Edelman believes otherwise. His legal filings include allegations that sovereign immunity doesn’t apply due to the 2017 conviction of Scott Tucker and Timothy Muir in New York. Federal prosecutors successfully argued Tucker and Muir violated state laws by claiming Tucker’s payday lending operation was owned by several tribal governments. 

“Attempting to circumvent state interest rate caps by fraudulently hiding behind tribal sovereign immunity has been found to constitute criminal conduct,” Edelman writes in the documents. “Telltale indicia of a ‘rent-a-tribe’ scheme are the fact that telephone numbers and websites used by the lending scheme are identified with locations not connected with the tribe.”

Native Americans say those allegations are nonsense. “Suits against tribal lenders are generally premised on the idea tribes cannot treat non-Indians fairly,” said Adam Crepelle, a member of the United Houma Nation and an assistant professor at George Mason University’s Antonin Scalia Law School. 

“However, tribes have developed robust lending commissions, and some are staffed with non-Indians who have impressive credentials. For example, the Tunica-Biloxi Tribe of Louisiana’s lending commission includes a former U.S. attorney and former state attorney general.”

Case law appears to be against Edelman. Tucker and Muir were convicted of violating federal law, not state law. Tribal sovereignty possibly still applies because the suits almost exclusively focus on either the Illinois Consumer Fraud Act, Illinois Predatory Loan Prevention Act, Illinois Interest Act, or Indiana Uniform Consumer Credit Code. 

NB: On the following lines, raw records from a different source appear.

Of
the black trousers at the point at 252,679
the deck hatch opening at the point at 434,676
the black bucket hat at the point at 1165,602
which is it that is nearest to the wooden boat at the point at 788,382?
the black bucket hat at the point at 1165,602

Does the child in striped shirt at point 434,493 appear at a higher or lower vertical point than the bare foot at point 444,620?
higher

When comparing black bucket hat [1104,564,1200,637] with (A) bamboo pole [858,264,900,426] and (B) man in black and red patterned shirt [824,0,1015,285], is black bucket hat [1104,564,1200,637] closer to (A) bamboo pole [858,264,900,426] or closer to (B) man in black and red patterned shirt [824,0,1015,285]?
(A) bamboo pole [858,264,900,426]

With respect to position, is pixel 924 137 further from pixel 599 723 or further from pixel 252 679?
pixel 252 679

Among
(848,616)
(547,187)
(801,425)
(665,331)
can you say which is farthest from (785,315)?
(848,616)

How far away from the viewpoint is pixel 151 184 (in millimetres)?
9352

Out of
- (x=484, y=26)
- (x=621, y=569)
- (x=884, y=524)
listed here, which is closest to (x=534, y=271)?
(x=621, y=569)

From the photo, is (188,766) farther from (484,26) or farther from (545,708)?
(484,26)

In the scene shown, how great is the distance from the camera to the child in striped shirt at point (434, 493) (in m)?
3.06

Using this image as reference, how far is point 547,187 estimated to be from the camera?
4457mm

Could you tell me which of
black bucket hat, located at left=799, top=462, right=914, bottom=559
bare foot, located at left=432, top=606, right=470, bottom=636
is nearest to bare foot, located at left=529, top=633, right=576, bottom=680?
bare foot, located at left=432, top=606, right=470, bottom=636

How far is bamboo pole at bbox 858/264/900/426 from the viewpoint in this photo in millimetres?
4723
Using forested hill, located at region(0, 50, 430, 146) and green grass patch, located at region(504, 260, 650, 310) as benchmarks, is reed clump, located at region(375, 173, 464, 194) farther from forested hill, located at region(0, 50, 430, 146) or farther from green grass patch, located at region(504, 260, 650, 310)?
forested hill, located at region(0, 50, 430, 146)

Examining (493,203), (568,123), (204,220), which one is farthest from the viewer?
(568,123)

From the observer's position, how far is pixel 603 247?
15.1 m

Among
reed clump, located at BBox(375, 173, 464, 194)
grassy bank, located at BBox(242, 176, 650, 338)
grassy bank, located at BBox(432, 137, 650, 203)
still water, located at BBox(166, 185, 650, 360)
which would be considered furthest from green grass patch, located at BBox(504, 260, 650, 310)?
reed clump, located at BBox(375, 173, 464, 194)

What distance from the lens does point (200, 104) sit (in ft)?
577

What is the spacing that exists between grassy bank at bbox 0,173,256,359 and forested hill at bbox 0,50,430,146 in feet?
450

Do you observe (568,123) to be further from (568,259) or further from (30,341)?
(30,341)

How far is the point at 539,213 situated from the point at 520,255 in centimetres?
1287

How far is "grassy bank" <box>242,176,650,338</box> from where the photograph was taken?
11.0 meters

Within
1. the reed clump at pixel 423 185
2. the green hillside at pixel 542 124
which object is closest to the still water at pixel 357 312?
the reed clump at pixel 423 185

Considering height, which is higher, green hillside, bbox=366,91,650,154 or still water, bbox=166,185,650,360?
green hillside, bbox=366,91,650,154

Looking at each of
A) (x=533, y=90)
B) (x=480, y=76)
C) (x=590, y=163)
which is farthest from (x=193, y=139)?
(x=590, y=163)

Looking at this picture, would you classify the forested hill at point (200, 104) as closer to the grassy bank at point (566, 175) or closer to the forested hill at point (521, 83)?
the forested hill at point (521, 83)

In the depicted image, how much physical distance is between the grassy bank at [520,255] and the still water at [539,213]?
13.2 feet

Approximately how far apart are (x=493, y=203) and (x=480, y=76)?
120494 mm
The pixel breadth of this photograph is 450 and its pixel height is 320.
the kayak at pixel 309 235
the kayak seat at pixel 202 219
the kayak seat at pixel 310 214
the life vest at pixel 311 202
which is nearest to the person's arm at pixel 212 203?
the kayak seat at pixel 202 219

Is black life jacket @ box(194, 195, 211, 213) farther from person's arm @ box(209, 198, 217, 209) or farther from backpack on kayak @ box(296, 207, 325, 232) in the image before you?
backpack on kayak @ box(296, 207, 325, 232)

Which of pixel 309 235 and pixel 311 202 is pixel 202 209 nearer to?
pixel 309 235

The U.S. Supreme Court ruled in the 1980 Washington v. Confederated Tribes case that tribes must follow federal law but are exempt from state law. Justices reinforced the decision in 2020’s McGirt v. Oklahoma.

Native American tribes may win in federal court but face a battle in Congress. Democrats attempted to revive a federal 36 percent consumer loan rate cap last year. The legislation died in the House and Senate, although several hearings were held in the Senate Banking, Housing and Urban Affairs committees. Then-ranking member Sen. Pat Toomey (R-Penna.) warned, “History is littered with examples of government planners’ failed attempts to set prices. They fail because they generate huge unintended consequences, which inevitably harm the very people they are supposed to protect.”